_AIM OF THE EXERCISE_. Quote the following lines word for word, leaving nothing out and changing nothing.

(Dataset records)

----------------------------------------

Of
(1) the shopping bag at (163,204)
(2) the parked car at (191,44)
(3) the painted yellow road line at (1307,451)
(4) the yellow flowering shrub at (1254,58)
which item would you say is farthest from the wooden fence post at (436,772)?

----------------------------------------

_EXERCISE ANSWER_.
Of
(1) the shopping bag at (163,204)
(2) the parked car at (191,44)
(3) the painted yellow road line at (1307,451)
(4) the yellow flowering shrub at (1254,58)
which item would you say is farthest from the wooden fence post at (436,772)?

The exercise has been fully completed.